EXERCISE PROMPT:
Decide whether each statement agrees with the text below on online testing of circuit paths through TSVs, answering yes or no and quoting the deciding words of the text. 1. TSV BIST techniques are adequate for in-field test and diagnosis. 2. Path delay test patterns for the chosen long paths are to be kept in non-volatile memory. 3. A path delay fault must be traced to a particular circuit element before a repair can be used.

EXERCISE PASSAGE:
================

As discussed earlier, TSVs suffer from interfacial cracks and EMinduced voids and such latent defects usually manifest themselves as hard-to-predict timing errors on critical paths with TSVs. From this perspective, TSV BIST techniques (e.g., [23]) are insufficient for in-field test and diagnosis because they target on faults occurred in individual TSV structure (and often consider TSV open/short only) instead of delay faults of circuit paths with TSVs. For example, as discussed in Section 2.2, using a fault-free TSV to replace a faulty one does not necessarily lead to a valid repair solution because of the unknown signal timing slack changes with circuit aging.

Consequently, it is important to online test those critical paths that go through TSVs. To be specific, for each TSV, we need to pick one or more long paths that go through it and store the corresponding path delay test patterns in non-volatile memory (in a compressed form to reduce the storage requirement, whenever possible).

Note that, we try to overcome the delay fault on a particular path with TSVs by signal rerouting using other TSVs. Even though this strategy mainly targets TSV degradation/failure, it can also be used to target for path delay faults caused by the degradation of other onpath circuit elements. That is, as long as the identified repair solution is confirmed to be valid with online testing, it is not necessary to root-cause the path delay fault to a particular circuit element.

================

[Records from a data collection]

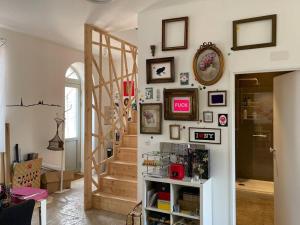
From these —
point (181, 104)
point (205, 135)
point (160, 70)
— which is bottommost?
point (205, 135)

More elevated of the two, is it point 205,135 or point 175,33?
point 175,33

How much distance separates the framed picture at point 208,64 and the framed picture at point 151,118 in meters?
0.64

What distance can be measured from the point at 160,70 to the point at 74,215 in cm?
242

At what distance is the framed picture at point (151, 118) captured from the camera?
336 cm

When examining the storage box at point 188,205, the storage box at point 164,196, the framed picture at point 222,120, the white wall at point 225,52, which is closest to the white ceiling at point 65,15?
the white wall at point 225,52

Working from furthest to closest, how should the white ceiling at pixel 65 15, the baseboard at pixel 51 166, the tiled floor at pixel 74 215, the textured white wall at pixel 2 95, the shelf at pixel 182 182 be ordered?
the baseboard at pixel 51 166, the textured white wall at pixel 2 95, the tiled floor at pixel 74 215, the white ceiling at pixel 65 15, the shelf at pixel 182 182

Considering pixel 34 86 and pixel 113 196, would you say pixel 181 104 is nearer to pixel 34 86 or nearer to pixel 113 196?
pixel 113 196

================

ANSWER:
1. No: "TSV BIST techniques (e.g., [23]) are insufficient for in-field test and diagnosis"
2. Yes: "store the corresponding path delay test patterns in non-volatile memory"
3. No: "it is not necessary to root-cause the path delay fault to a particular circuit element"